Reported better-than-expected first quarter revenue and earnings Wednesday afternoon. Subscription revenue in the quarter was better-than-consensus, growing 24.5% in constant currency. NOW posted current remaining performance obligations (cRPO) of $8.45 billion, which was also above expectations; cRPO represents contracted revenue to be recognized over the next 12 months. Gross and operating margins both topped expectations. NOW provided second quarter and full year subscription revenue growth guidance with the midpoint of its second quarter’s just light of consensus and its full year’s just above. The company noted customers with annual contract values more than $1 million were 1,933, representing 15% year-over-year growth.

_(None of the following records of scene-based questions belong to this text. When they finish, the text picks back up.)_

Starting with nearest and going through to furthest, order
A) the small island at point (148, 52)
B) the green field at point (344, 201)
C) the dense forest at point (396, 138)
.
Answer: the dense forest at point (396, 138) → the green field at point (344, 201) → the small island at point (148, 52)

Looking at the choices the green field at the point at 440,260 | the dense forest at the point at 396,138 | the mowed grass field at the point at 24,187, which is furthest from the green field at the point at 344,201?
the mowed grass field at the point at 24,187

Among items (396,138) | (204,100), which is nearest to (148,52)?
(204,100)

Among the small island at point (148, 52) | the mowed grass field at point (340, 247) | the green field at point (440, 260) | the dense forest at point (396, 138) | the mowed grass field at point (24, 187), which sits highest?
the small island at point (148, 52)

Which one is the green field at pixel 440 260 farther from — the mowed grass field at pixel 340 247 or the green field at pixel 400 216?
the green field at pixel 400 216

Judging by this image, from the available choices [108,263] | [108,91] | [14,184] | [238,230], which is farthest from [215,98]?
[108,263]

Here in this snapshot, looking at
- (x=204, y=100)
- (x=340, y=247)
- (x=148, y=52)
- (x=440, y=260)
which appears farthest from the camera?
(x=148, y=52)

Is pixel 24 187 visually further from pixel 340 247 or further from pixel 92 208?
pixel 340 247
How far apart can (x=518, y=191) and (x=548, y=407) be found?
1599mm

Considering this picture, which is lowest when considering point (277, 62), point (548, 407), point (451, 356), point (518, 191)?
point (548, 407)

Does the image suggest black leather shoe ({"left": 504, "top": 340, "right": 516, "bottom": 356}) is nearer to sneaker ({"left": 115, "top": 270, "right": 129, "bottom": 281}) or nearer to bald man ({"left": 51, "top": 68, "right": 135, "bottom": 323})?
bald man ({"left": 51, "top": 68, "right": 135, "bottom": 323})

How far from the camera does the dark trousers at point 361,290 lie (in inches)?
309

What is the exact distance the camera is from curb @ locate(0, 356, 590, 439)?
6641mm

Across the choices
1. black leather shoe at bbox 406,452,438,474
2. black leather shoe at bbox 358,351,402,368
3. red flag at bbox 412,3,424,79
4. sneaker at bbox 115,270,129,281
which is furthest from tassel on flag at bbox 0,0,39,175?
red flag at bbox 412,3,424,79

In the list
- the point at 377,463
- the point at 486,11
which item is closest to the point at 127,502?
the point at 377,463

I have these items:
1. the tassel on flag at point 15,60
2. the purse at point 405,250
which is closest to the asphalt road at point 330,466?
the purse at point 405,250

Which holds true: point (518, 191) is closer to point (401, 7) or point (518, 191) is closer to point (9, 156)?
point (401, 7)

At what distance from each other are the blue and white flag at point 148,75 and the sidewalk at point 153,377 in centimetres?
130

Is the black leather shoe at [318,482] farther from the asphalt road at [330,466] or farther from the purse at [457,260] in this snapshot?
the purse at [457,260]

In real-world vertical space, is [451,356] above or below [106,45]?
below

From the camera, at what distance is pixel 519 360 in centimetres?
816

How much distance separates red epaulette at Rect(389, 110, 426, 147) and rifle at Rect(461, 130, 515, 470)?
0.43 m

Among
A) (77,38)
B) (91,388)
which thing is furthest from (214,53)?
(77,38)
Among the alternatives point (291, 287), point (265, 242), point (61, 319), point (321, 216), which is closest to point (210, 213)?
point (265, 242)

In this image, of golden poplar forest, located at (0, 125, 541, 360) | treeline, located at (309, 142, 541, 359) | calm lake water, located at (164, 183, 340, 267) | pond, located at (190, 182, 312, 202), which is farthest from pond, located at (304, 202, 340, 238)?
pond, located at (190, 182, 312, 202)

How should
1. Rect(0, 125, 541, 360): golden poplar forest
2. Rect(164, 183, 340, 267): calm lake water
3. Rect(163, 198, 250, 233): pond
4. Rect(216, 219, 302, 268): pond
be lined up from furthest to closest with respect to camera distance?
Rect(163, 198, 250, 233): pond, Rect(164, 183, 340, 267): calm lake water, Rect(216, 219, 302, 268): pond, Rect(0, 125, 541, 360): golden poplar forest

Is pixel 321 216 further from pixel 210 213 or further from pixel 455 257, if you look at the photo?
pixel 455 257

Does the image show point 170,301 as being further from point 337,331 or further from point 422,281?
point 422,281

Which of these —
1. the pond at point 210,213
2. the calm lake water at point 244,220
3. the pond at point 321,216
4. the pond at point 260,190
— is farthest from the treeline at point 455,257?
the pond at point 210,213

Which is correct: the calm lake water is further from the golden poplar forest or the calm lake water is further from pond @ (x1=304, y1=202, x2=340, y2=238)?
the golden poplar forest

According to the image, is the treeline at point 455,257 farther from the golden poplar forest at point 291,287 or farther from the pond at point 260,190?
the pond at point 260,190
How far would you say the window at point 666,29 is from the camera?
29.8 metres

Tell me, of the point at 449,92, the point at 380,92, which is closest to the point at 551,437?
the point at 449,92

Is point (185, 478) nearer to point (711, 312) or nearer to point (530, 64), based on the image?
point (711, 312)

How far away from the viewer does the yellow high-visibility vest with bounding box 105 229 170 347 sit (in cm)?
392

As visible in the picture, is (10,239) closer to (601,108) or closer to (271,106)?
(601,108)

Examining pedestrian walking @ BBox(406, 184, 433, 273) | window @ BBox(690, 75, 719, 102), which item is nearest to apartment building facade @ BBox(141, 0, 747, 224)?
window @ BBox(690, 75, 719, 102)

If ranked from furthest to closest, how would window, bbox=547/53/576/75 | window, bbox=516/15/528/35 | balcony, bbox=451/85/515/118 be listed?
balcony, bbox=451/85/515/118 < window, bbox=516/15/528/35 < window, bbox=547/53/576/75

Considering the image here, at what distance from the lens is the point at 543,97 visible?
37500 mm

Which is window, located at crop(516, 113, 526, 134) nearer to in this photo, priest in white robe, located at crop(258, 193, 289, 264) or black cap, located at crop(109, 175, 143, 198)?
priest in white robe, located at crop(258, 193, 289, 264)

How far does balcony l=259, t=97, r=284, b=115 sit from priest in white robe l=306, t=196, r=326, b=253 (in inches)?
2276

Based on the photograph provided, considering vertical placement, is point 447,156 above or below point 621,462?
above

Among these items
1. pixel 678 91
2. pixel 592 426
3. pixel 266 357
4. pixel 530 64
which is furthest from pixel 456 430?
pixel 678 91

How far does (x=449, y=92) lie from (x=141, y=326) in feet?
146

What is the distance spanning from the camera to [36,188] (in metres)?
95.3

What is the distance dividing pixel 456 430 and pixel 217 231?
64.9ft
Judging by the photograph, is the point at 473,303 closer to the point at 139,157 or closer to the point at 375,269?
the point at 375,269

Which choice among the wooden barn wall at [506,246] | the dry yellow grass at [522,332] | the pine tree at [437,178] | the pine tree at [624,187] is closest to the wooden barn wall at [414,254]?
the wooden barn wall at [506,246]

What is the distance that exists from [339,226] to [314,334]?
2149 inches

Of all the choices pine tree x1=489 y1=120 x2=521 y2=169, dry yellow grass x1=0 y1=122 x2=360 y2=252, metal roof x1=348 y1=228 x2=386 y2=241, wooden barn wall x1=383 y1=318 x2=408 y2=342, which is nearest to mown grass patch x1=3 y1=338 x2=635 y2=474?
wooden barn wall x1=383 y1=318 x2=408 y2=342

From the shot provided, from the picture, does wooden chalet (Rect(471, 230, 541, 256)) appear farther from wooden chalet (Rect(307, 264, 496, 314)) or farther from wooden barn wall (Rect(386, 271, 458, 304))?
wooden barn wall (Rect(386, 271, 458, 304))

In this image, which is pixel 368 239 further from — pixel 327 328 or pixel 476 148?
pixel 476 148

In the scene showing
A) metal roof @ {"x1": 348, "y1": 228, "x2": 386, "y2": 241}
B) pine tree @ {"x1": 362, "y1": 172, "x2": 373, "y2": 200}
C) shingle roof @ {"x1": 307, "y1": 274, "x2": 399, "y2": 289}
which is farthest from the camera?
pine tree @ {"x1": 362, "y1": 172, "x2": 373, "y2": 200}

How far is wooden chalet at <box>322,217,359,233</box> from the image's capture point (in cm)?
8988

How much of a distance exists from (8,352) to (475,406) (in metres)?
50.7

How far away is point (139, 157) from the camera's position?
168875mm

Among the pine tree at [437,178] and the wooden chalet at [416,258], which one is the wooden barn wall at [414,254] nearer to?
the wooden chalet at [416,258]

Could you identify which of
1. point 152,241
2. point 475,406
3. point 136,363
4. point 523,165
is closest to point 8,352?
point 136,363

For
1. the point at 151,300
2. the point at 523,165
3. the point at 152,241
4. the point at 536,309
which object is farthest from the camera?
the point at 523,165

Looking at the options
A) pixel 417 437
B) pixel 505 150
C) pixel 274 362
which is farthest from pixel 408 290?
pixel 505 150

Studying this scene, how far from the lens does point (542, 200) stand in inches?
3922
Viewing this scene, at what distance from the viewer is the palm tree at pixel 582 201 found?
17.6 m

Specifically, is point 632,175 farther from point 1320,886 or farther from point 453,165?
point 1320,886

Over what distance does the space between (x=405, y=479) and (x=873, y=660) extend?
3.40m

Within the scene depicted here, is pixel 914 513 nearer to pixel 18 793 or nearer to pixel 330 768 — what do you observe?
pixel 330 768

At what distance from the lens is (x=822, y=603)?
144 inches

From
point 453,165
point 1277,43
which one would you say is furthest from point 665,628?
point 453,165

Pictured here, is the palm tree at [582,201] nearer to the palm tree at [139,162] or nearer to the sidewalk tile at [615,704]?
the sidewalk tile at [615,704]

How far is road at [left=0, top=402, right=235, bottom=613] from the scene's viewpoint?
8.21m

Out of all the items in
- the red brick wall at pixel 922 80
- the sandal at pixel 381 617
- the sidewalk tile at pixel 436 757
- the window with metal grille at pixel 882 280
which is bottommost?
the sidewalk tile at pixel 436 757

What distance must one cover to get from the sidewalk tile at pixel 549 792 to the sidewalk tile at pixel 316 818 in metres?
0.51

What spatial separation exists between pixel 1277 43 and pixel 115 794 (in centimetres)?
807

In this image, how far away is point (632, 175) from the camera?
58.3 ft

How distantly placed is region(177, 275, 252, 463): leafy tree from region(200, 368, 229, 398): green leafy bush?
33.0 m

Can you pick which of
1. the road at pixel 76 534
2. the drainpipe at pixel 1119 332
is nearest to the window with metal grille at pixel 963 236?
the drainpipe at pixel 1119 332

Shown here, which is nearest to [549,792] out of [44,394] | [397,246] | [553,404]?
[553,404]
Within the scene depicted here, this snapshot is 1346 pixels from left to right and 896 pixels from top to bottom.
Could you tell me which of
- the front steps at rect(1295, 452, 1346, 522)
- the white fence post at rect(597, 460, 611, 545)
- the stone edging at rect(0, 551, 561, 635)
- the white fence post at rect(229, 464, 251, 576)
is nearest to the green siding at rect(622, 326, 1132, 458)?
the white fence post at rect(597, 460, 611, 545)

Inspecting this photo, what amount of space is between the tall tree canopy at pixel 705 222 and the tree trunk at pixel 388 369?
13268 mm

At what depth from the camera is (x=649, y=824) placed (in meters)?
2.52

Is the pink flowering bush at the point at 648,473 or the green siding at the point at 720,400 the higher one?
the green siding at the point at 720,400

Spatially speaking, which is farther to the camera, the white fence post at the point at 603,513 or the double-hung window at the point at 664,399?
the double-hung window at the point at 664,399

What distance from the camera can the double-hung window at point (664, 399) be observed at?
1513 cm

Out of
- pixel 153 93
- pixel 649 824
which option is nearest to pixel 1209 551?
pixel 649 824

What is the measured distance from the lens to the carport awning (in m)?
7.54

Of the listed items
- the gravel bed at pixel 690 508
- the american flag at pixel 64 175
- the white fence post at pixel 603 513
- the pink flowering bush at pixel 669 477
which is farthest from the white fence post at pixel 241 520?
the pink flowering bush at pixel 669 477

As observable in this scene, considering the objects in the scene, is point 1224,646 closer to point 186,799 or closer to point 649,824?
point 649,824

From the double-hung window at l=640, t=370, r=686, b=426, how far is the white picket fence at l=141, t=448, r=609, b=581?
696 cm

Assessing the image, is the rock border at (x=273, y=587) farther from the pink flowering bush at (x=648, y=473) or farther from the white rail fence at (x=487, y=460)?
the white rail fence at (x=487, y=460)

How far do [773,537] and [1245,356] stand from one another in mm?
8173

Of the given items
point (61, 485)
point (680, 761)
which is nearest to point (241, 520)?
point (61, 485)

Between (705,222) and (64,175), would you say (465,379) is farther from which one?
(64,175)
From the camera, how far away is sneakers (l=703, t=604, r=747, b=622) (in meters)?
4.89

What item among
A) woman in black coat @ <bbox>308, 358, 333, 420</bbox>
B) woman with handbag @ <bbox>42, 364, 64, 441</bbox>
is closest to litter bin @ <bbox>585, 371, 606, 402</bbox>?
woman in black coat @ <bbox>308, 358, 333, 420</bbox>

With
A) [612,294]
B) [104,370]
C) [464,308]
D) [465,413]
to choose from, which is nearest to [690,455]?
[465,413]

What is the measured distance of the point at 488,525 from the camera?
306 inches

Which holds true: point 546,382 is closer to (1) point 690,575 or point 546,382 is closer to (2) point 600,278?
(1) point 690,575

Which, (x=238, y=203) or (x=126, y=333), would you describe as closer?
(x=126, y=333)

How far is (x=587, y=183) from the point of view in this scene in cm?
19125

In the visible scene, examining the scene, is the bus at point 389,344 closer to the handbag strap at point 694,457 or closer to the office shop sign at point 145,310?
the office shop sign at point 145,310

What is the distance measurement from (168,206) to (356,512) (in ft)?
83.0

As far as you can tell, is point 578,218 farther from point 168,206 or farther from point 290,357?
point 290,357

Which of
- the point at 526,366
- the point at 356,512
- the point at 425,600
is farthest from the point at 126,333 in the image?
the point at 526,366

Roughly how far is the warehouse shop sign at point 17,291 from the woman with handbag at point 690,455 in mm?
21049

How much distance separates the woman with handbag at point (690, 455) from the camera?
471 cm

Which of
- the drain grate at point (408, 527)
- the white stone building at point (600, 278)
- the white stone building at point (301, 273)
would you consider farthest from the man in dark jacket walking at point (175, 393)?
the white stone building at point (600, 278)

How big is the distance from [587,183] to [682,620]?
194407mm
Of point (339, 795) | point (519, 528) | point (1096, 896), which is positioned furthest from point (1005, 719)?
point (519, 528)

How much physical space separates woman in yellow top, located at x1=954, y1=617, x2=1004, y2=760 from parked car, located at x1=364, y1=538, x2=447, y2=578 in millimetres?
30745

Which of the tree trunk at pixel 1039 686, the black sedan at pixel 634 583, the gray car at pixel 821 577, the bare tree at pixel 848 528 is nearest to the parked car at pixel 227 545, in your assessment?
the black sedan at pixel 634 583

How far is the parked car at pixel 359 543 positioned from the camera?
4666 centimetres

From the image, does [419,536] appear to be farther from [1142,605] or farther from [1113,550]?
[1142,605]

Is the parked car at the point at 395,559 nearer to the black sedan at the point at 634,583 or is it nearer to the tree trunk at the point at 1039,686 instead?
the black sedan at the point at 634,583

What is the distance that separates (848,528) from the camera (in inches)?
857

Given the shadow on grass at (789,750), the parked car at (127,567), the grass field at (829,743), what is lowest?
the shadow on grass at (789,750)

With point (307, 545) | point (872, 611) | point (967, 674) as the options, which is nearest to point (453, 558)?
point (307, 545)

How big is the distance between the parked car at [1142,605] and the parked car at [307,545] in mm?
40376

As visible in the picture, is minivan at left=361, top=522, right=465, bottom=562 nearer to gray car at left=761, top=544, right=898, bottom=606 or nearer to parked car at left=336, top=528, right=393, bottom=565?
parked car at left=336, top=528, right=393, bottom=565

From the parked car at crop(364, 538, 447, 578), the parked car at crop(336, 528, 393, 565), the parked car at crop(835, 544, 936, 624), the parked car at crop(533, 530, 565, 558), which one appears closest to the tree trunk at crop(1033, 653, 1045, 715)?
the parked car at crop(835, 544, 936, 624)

We maintain our BUY rating on NOW.

 

Roper Technologies Inc.

(ROP)

Delivered better-than-expected first quarter results Friday morning. ROP provided second quarter earnings guidance that was a little light of FactSet consensus with full year earnings guidance of $18.15/share at the midpoint above FactSet consensus of $18.11/share. Total revenue is expected to increase ~12% for full year 2024. Sales topped expectations in all three of ROP’s segments, and the company posted organic growth of 8% in the quarter, better than the 6.9% expected. ROP’s Technology Enabled Products segment posted 17% organic growth. Free cash flow was $513 million. We maintain our BUY rating on ROP.

 

Valero Energy Corp.

(VLO)

Posted a first quarter earnings beat Thursday morning, handily surpassing expectations. Refining throughput was 2.76 million barrels/day, above consensus for 2.68 million barrels/day. Gross margin/barrel was $14.07, which was in-line with expectations. Renewable diesel sales volumes averaged 3.7 million gallons/day and ethanol production in the quarter was 4.5 million gallons/day. VLO noted light product demand remained strong. We maintain our BUY rating on VLO shares.

 

Exxon Mobil Corp.

(XOM)

Delivered mixed quarterly results Friday morning, revenue of $83.1 billion was better than consensus of $79.7 billion but earnings were short of expectations. XOM reported production in the quarter averaged 3784 Mboe/day, below consensus for 3808 Mboe/day; liquids production was better while natural gas was light of expectations. Earnings for XOM’s Chemicals and Specialty Products segments topped estimates while quarterly profits for Upstream and Energy Products were short. XOM noted it had achieved $10 billion in structural cost savings. The company also stated it anticipates upstream earnings will growth by 50% by 2027. The Pioneer Natural Resources acquisition is expected to close this quarter. We maintain our BUY rating on XOM.